Durant une heure et demi, les spectateurs/expérimentateurs vont donc découvrir et tester huit plats, bercés par la voix de Johann Le Guillerm les invitant à éprouver chaque goût, saveur et texture, les guidant vers l’oubli des convenances au profit du sensoriel. Pour le dessert, le spectateur est invité à quitter son tabouret afin de rejoindre le centre de l’arène, de prendre place aux côtés des acteurs et de déguster l’“architexture”, un assemblage pyramidal de gâteaux en forme de treillis soudés, échos gustatifs à la structure même du décor. Chaque détail est pensé, travaillé et rien n’est laissé au hasard dans ce dispositif scénique. Un sens de la finition des proportions et de l’assemblage est à souligner, créant un ensemble comme suspendu, épuré et offrant l’espace propice à la chorégraphie culinaire qui se joue sous les yeux du spectateur.
Un accueil à prévoir
Le dispositif nécessite une scène sans pente et un espace de grande taille (17 m x 17 m) ainsi que la possibilité de dissimuler les gradins. Le montage nécessite trois jours de préparation. Le plan de feu est assez léger, une dizaine de projecteurs est nécessaire, l’éclairage se faisant principalement par la rampe lumineuse suspendue au-dessus des tables. Deux systèmes son sont utilisés : l’un est fourni par la compagnie via soixante haut-parleurs disposés sur les comptoirs, l’autre est à prévoir par le lieu d’accueil. De plus, sont à prévoir de nombreux espaces spécifiques : un espace d’accueil public afin d’y présenter les bacs à eau, un espace de préparation cuisine équipé de tout le matériel nécessaire à la réalisation des plats présentés durant la représentation (réfrigérateurs, congélateur, four), un espace de dressage cuisine à proximité de la scène, un espace de plonge et enfin un espace de frais pour la conservation de certains aliments n’allant pas au réfrigérateur. Pour le transport, l’ensemble du dispositif scénique tient dans un 19 tonnes.
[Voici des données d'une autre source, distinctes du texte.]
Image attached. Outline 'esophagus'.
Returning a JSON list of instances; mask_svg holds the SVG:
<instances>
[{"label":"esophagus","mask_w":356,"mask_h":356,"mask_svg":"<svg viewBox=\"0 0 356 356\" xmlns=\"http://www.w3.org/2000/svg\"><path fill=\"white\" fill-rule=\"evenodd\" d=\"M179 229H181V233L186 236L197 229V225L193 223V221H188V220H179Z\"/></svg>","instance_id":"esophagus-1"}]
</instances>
La distribution compte, sur scène, deux cuisiniers et cinq serveurs ainsi qu’une équipe technique composée de trois régisseurs et deux serveurs/plongeurs.
Une expérience singulière
Dans ce dispositif scénique, chaque détail est pensé, travaillé et rien n’est laissé au hasard. Un sens de la finition, des proportions, des formes géométriques du mouvement et de l’assemblage est à souligner, créant un ensemble comme suspendu, épuré et offrant l’espace propice à la chorégraphie culinaire qui se joue sous les yeux du spectateur. Ni spectacle, ni performance, ni restaurant, c’est avant tout une expérience sensible et charnelle à laquelle Johann Le Guillerm et Alexandre Gauthier nous convient. Expérience portée par un décor et une prouesse technique qui offrent aux spectateurs une découverte sensorielle inattendue et puissante.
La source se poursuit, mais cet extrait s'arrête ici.